● **How to complete this task**
Pictures excluded, set down exactly the lines from the one containing "Piet Mondrian Red" through the final line of the material, and only those.

● **Exercise data**
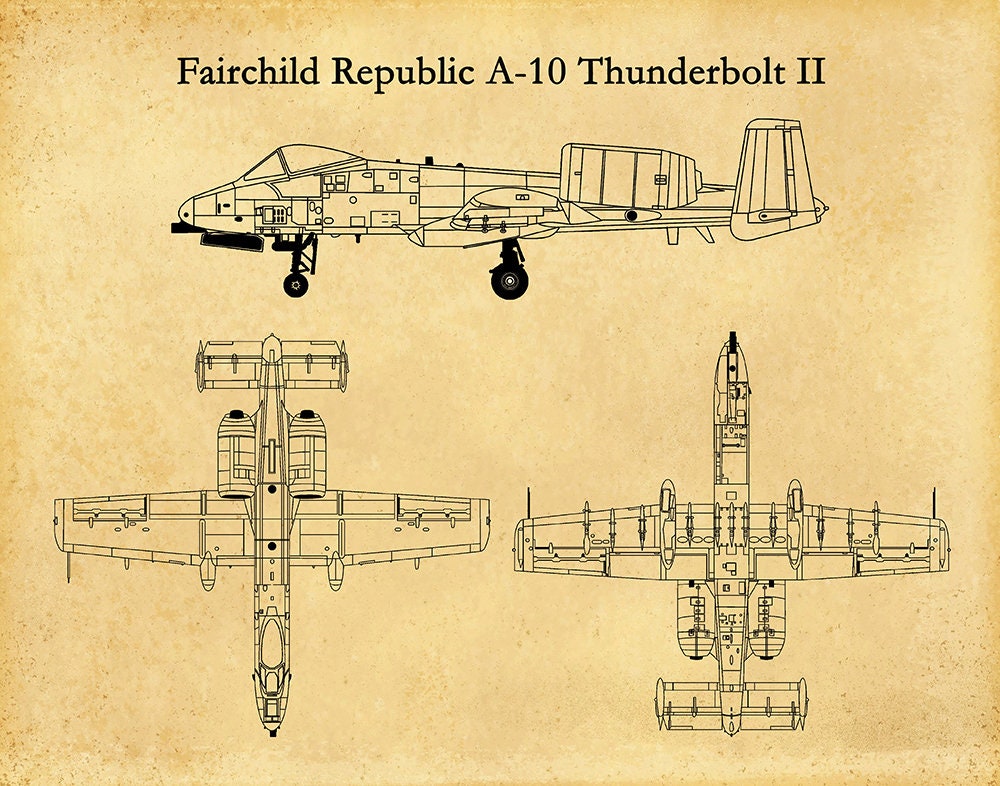 アメリカ空軍 攻撃機 A-10A サンダーボルトII 空軍予備役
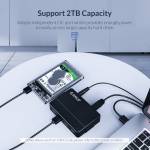 Orico H4928-U3 4-Port Superspeed USB 3.0 HUB with 12V Power Adapter for Desktop Computer Laptop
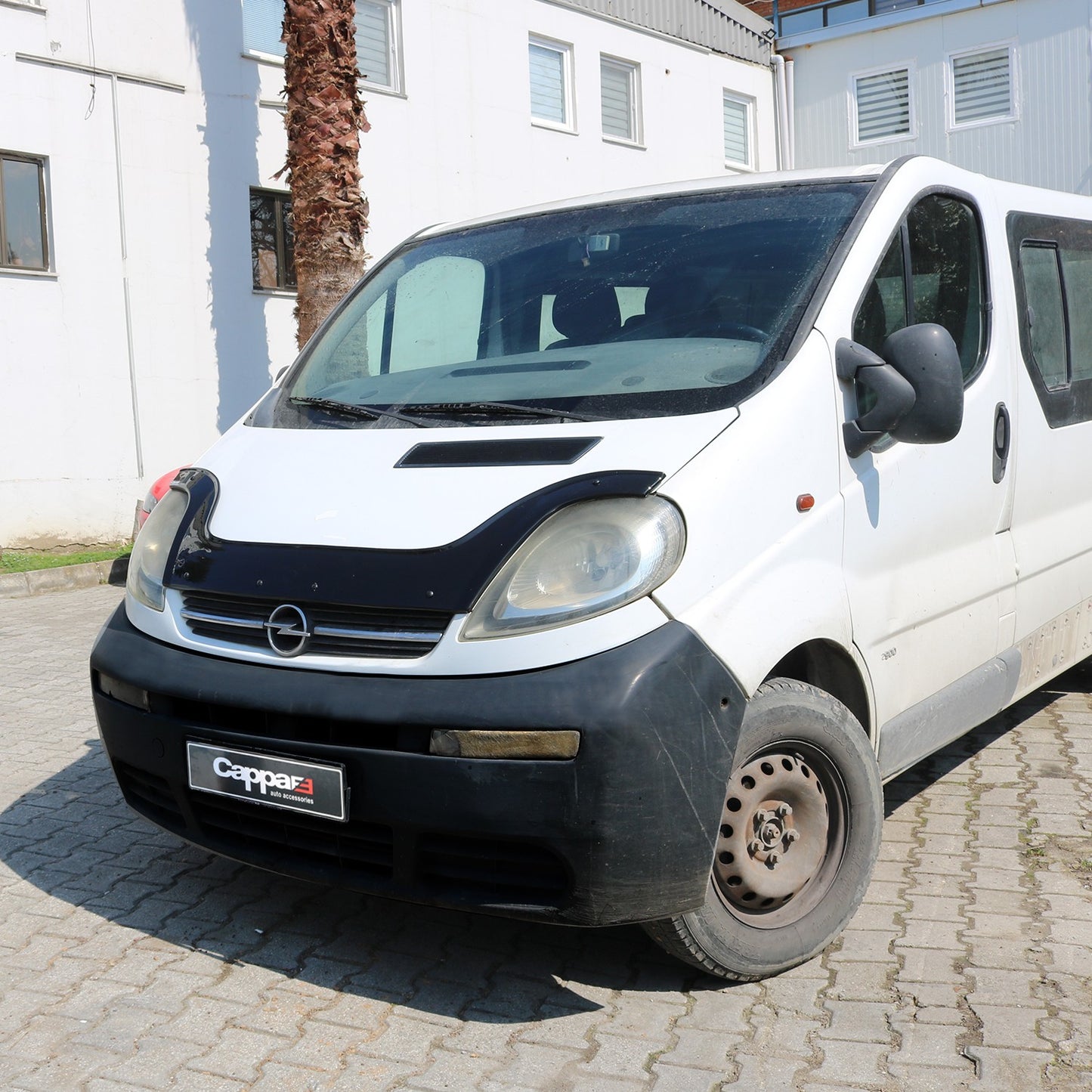 Opel Vivaro 2001-2013 Yıl Aralığı Ön Kaput Rüzgarlık Uzun Model 3mm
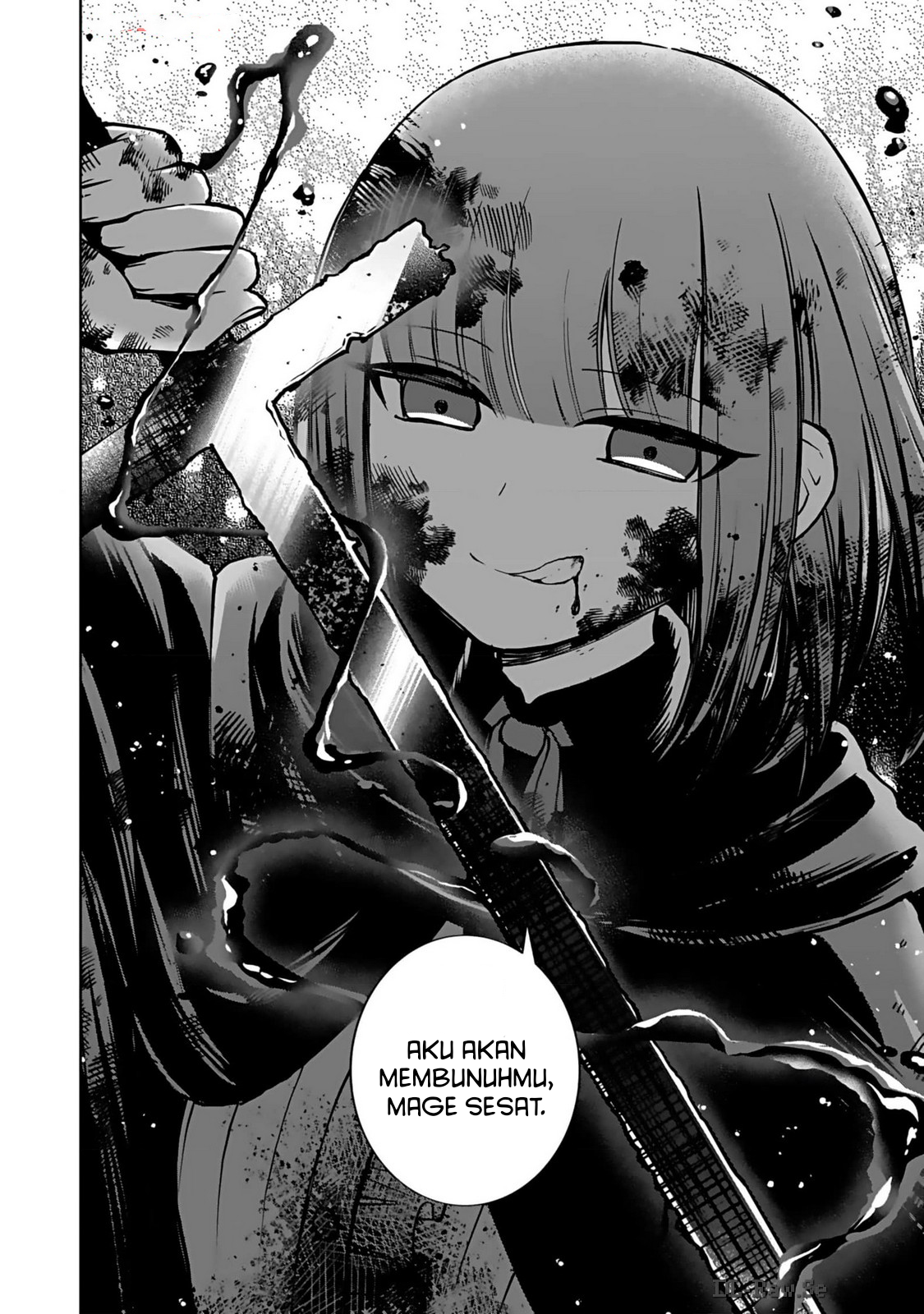 A Girl Who Longed to Be a "Hero" Aims to Be a "Hero" Even If She Falls Into Becoming a Vampire Chapter 2 - halaman 9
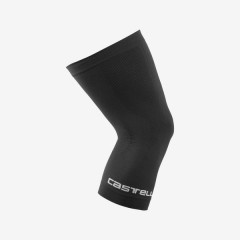 CASTELLI návleky na kolena Pro Seamless, black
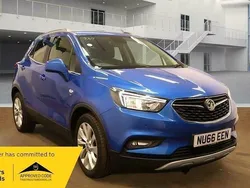 Blue Used 2016 Vauxhall Mokka X Elite SUV | £10,150 (Fair price)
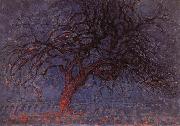 Piet Mondrian Red tree oil painting picture wholesale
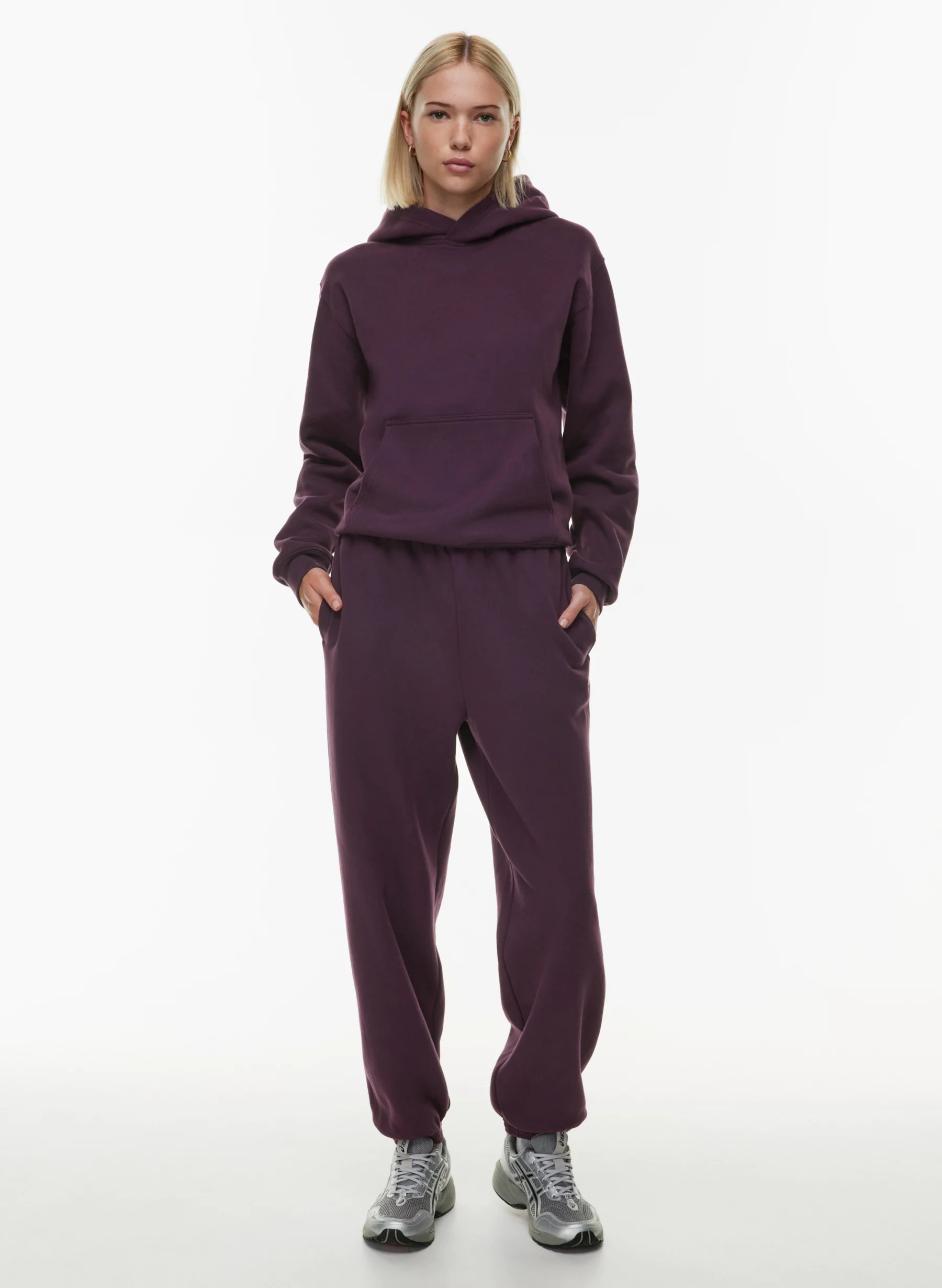 COZY FLEECE MEGA SWEATPANT | Aritzia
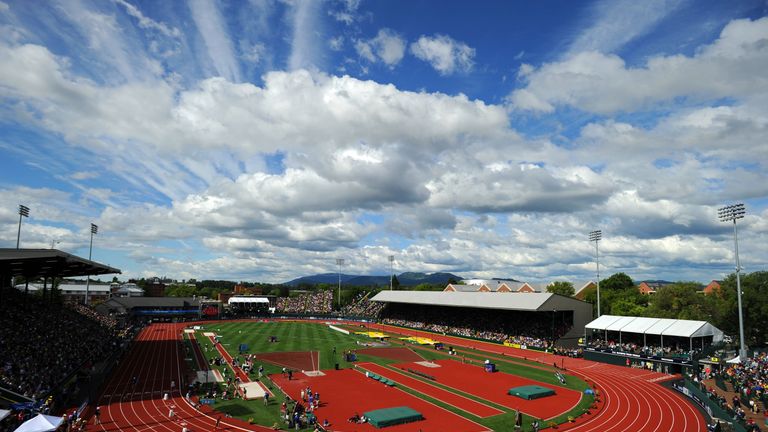 Hayward Field in Eugene, Oregon, is set to host the 2021 World Athletics Championships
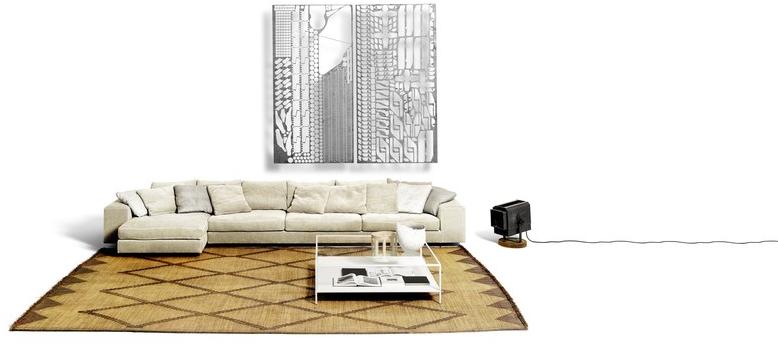 DE PADOVA Квадратный стол со столешницей из hpl sun-id-1414835 - Вид №2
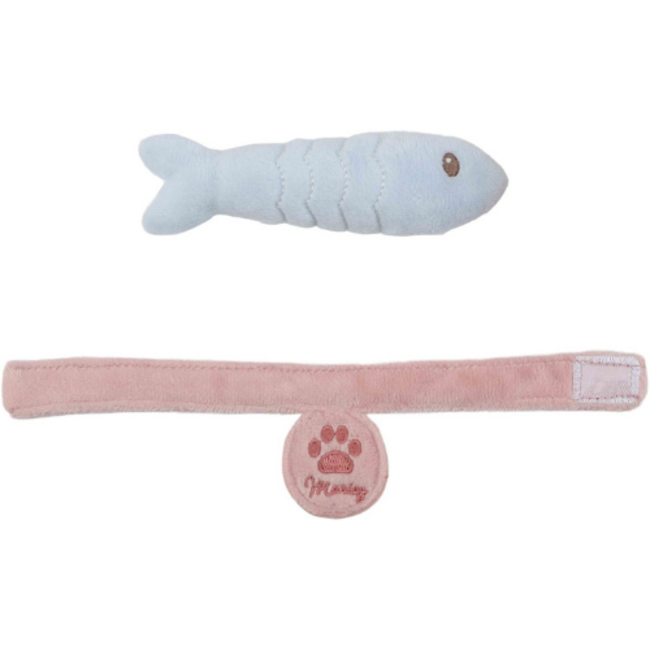 Little Dutch Little Dutch Knuffelkat Marley In Tas GRS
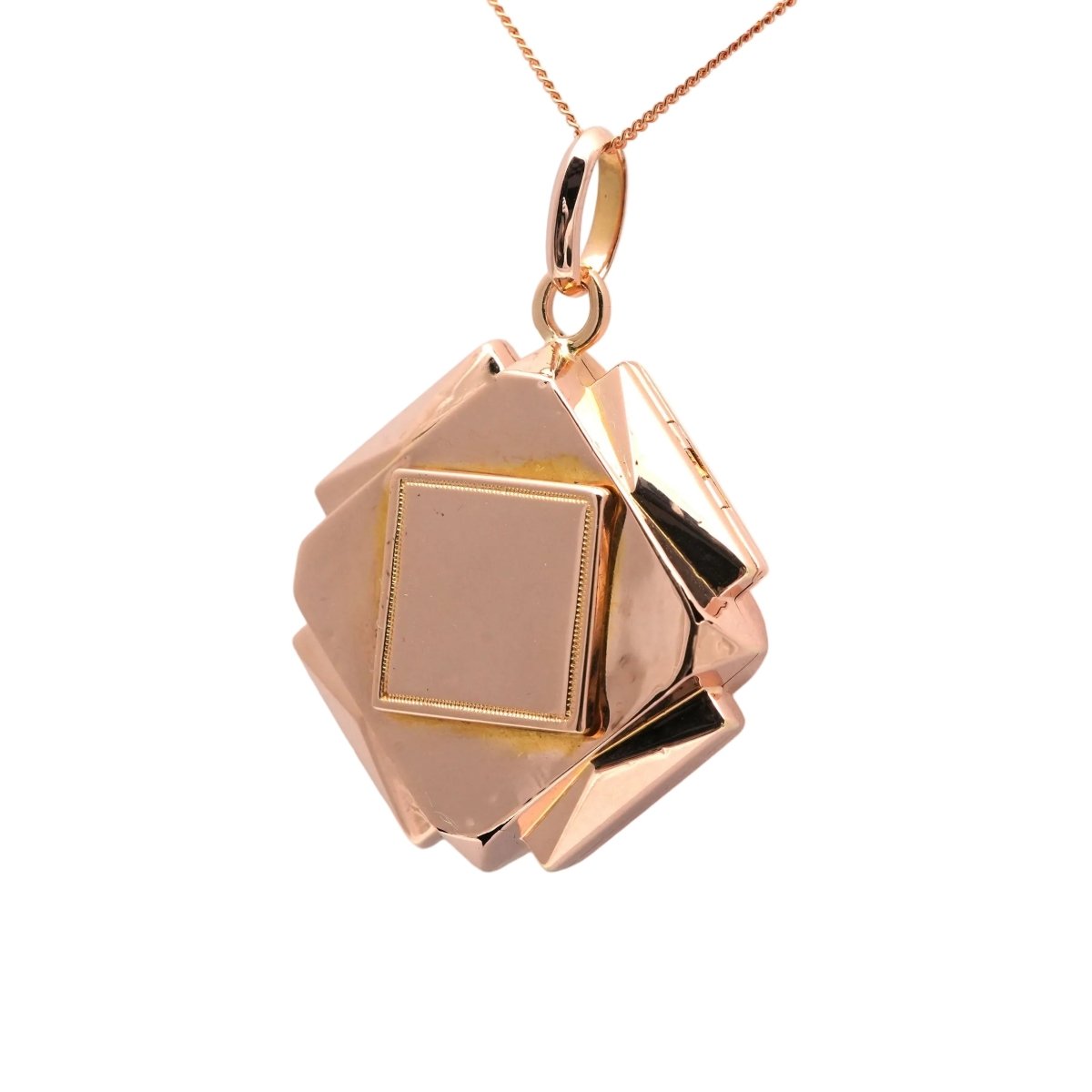 Pendentif en or rose - Castafiore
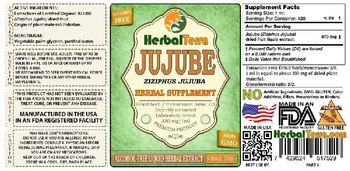 Herbal Terra Jujube - herbal supplement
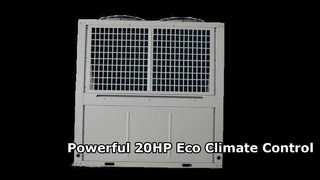 20HP Multifunction Heating and Cooling Heat Pump System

● **Answer space**
 Piet Mondrian Red tree oil painting picture wholesale
 COZY FLEECE MEGA SWEATPANT | Aritzia
 Hayward Field in Eugene, Oregon, is set to host the 2021 World Athletics Championships
 DE PADOVA Квадратный стол со столешницей из hpl sun-id-1414835 - Вид №2
 Little Dutch Little Dutch Knuffelkat Marley In Tas GRS
 Pendentif en or rose - Castafiore
 Herbal Terra Jujube - herbal supplement
 20HP Multifunction Heating and Cooling Heat Pump System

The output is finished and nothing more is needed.